Following the photo op, we headed west on I-40 to Petrified Forest National Park and Painted Desert.  Just as with Mesa Verde, we had tried unsuccessfully to visit this park in 1995 during the government shutdown so we were especially glad to find the gates wide open today.  Unlike Mesa Verde, this time we were in luck.  There was no snow covering all the colorful layers in the park, so we were able to see the Painted Desert  (pictured above) in all its glory.
In addition to the colors of the painted desert, we came across some remnants of the evergreen trees that fell in this area 225 million years ago and were washed into floodplains.  The trees were subsequently covered with mud and volcanic ash, cutting off oxygen and decay.  When groundwater laden with silica seeped in, the silica deposited into the logs, crystallized into quartz and turned the trees into petrified wood.
Petrified log
The national park has very strict prohibitions against collecting even the smallest particles of petrified wood from the park (minimum fine, $325).  Of course, many visitors ignore the rule, thinking it won't hurt if they take just one little piece.  Unfortunately, when hundreds of thousands of visitors have that same idea, the small pieces removed from the park can quickly amount to tons of loss.

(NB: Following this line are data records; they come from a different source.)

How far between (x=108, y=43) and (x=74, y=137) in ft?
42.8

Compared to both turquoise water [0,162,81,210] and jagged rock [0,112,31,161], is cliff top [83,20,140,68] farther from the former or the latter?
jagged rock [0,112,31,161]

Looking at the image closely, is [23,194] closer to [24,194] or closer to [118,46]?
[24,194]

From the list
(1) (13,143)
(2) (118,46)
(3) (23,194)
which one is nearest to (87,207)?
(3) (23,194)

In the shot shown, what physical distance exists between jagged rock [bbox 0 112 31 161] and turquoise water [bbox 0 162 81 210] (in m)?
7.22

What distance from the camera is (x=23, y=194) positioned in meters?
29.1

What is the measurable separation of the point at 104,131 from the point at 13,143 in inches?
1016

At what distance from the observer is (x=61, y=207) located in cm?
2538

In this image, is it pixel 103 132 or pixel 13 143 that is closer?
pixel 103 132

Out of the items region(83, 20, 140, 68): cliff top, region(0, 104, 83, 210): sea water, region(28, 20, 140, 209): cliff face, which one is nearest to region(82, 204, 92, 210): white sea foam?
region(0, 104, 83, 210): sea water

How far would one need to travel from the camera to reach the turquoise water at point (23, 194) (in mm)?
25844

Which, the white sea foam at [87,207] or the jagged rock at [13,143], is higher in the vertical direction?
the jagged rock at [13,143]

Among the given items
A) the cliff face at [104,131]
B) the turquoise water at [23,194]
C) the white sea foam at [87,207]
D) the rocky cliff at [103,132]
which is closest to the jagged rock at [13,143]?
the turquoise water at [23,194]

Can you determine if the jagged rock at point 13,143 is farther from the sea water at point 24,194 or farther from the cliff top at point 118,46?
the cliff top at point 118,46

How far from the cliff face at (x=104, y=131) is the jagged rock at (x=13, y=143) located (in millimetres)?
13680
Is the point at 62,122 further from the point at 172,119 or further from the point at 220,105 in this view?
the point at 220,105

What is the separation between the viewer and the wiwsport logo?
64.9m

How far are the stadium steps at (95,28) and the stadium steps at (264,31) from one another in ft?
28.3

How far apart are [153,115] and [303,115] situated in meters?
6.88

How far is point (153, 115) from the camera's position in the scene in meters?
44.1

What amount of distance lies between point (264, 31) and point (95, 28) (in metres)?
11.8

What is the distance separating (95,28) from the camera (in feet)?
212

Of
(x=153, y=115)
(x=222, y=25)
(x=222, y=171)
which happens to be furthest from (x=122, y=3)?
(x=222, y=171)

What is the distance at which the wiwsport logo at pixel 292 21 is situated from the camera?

To combat this pernicious problem,  the park service has developed a little snitch sheet, which they distribute to visitors along with your map of the park.

We didn't learn how much success they've had with this whistle blower approach, but we did hear that there seems to be a built-in inhibitor that may well be much more effective.  According to legend, a curse will follow anyone who steals bits of petrified wood from the park.  Stories abound of people who have mailed their stolen pieces of rock back to the park citing job losses, house fires, and all manner of bad luck that has befallen them after leaving the park with their own little piece of Triassic history.  When the rocks are returned, rangers add them to the 'Conscience Rock' pile.  Because they have no way of knowing where the pieces originated, rangers can't just place them anywhere in the park without disturbing geological authenticity.  So a spot is designated for just such items.
Conscience Rocks
We drove about half of the 28-mile park road before departing to drive to Gallup, NM (pop. 22,329), our destination for Tuesday night.  When we left, we took no pieces of the park with us.  However, just outside the park, we did leave a little treasure of our own—our Arizona letterbox.  Since we had located a box in Window Rock, we had completed our Arizona assignment.

Entering our 48th state for this year completes part 1 of our goal.  We have visited all the 48 states.  Two parts remain:  finding a letterbox in each state and planting a letterbox in each state.  Our state find count stands at 47, with a New Mexico find not yet complete.  On the plant count, we have six remaining:  New Mexico, Texas, Oklahoma, Louisiana, Mississippi, and Alabama.  Twelve days remain.  Can we get the job done?

As promised by the weather forecasters, snow began to fall overnight on Tuesday, enough to inhibit travel and close schools on Wednesday.  Since we planned two nights in Gallup, this gave us just the opportunity we needed to take a time out and deal with some long delayed matters.  With snow falling outside our window, it was a great day to launder our clothes and prepare holiday cards for mailing.

By afternoon, the sun had arrived on the scene to work with the brisk winds in clearing streets.  We are optimistic about conditions as we move on to Santa Fe tomorrow.

Painted Desert
Variety of soil types give layers different colors.